Auf welcher Erfahrung baut dieses Buch auf?
GH: In Pressearbeit praktisch erzähle ich von der allerersten Pressekonferenz, die ich in meinem Leben organisiert habe. Das war 1986. Seitdem haben Peter Lokk und ich viele Pressekonferenzen über die Bühne gebracht. Wir haben Presse- und Öffentlichkeitsarbeit für Vereine und Verbände gemacht. Ich habe viele Unternehmen bei dem Prozess der Öffentlichkeitsarbeit klassisch und bei dem Prozess der Öffentlichkeitsarbeit online begleitet.
PL: Das Buch basiert auf meiner Erfahrung im Bereich Pressearbeit, etwa fürs Bildungszentrum der Stadt Nürnberg. Es kommt aber genauso aus den vielen, vielen Lehrgängen und Kursen, die Gabriele Hooffacker und ich gemeinsam im Laufe der letzten 20 Jahre durchgeführt haben: für öffentliche Einrichtungen, für Nicht-Regierungs-Organisationen und für hauptberufliche und ehrenamtliche Pressereferenten und Öffentlichkeitsarbeiter.
Das Thema Social Media zieht sich als durchgehender Faden durch den Text. Welche Bedeutung messen Sie ihm bei?
PL: Social Media haben eine beständig zunehmende unterstützende Funktion für Pressearbeit und Öffentlichkeitsarbeit.
GH: Ich hab mir Vorträge von Kollegen angehört, die sagen: „Wir machen überhaupt keine klassische Öffentlichkeitsarbeit mehr, wir machen das jetzt alles über Social Media“. Davon würde ich eher abraten, wenn es nicht um eine ganz ganz spezielle Zielgruppe geht. Pressearbeit und Social Media gehören zusammen. Das wollten wir mit diesem Buch auch rüberbringen.
Was ist das Revolutionäre an den Social Media?

— DATENSATZZEILEN —

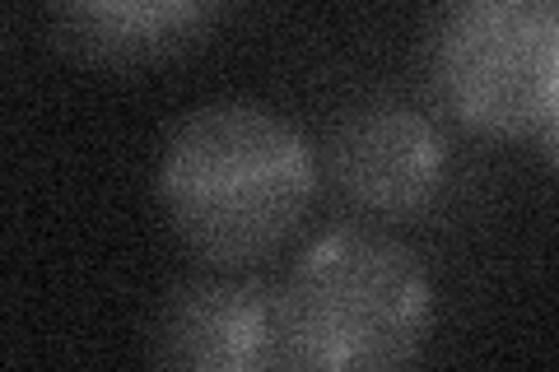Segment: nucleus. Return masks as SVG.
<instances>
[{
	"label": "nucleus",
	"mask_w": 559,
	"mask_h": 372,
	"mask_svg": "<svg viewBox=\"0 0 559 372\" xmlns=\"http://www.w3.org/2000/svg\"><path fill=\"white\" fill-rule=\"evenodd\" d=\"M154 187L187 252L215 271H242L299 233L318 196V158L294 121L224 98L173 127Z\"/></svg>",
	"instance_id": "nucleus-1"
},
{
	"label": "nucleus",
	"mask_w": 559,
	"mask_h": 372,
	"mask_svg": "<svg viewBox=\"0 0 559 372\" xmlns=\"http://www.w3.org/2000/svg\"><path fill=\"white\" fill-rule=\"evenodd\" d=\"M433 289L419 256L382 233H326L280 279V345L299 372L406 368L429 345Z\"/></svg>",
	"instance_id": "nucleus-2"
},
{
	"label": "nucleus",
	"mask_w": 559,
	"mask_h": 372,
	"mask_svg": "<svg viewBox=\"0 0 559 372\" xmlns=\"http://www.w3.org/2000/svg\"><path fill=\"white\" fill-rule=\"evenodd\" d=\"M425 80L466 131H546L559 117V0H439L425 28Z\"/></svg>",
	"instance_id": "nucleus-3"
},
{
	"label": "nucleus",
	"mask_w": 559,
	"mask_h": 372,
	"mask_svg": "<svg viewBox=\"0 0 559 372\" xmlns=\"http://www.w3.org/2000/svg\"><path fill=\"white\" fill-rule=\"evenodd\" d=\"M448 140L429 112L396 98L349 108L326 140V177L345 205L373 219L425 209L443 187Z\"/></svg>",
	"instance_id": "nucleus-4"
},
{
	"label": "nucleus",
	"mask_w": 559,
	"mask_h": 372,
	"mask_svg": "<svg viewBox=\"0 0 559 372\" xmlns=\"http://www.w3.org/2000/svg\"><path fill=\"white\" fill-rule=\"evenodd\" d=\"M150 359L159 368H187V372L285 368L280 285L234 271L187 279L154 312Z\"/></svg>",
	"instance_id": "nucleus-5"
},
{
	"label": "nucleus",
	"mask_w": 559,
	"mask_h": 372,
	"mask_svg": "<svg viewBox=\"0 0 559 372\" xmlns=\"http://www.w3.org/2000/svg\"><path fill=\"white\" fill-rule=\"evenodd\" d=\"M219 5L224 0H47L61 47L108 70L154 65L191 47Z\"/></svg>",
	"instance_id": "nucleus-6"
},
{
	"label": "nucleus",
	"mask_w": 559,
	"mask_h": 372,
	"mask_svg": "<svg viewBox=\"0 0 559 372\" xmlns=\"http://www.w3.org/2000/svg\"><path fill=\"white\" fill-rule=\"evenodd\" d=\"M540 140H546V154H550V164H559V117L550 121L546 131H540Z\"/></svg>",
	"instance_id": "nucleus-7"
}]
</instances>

--

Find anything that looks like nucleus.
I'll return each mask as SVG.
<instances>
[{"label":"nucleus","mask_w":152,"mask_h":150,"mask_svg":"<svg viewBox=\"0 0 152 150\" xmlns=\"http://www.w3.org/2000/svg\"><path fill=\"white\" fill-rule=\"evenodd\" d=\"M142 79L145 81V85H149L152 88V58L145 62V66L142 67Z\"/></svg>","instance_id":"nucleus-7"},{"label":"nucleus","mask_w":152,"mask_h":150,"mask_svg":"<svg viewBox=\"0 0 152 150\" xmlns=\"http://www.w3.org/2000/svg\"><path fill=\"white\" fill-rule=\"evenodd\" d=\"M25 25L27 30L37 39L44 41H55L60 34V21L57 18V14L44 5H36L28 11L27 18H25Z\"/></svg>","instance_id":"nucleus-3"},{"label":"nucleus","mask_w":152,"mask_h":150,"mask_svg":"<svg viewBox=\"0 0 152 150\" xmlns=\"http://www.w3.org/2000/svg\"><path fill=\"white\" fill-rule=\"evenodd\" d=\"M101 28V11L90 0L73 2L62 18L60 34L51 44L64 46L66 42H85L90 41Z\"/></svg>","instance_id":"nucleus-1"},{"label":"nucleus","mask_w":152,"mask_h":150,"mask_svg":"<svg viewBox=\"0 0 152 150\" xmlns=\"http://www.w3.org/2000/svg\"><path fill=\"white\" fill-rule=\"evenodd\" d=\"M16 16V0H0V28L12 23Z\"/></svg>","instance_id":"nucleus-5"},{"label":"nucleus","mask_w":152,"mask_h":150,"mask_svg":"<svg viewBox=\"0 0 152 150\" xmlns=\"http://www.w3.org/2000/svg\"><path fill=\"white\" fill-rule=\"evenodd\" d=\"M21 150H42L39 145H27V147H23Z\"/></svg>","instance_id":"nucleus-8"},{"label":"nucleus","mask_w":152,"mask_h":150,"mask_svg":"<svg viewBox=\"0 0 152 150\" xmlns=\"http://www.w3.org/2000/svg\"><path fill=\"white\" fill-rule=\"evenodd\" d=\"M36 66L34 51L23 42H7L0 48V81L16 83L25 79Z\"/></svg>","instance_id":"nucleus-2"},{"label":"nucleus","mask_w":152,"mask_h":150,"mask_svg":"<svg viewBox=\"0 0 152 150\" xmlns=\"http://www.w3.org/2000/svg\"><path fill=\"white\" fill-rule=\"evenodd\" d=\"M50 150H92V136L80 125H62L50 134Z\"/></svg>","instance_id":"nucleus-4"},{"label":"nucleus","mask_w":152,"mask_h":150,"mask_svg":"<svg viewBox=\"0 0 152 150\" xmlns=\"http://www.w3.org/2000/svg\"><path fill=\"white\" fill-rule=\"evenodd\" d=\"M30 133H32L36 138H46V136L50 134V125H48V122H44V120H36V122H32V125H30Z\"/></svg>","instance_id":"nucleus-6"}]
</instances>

---

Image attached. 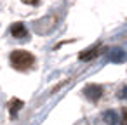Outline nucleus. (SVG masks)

— AUFGABENBESCHREIBUNG —
Fasse das Interview in zwei Sätzen zusammen.

— VOLLSTÄNDIGE AUSGABE —
Das Buch stützt sich auf die Erfahrung von Gabriele Hooffacker und Peter Lokk mit Pressekonferenzen sowie Presse- und Öffentlichkeitsarbeit seit 1986 und auf die vielen Lehrgänge und Kurse, die beide in den letzten 20 Jahren gemeinsam durchgeführt haben. Social Media unterstützen Presse- und Öffentlichkeitsarbeit zunehmend, doch Hooffacker rät außer bei ganz speziellen Zielgruppen davon ab, auf klassische Öffentlichkeitsarbeit zu verzichten, weil Pressearbeit und Social Media zusammengehören.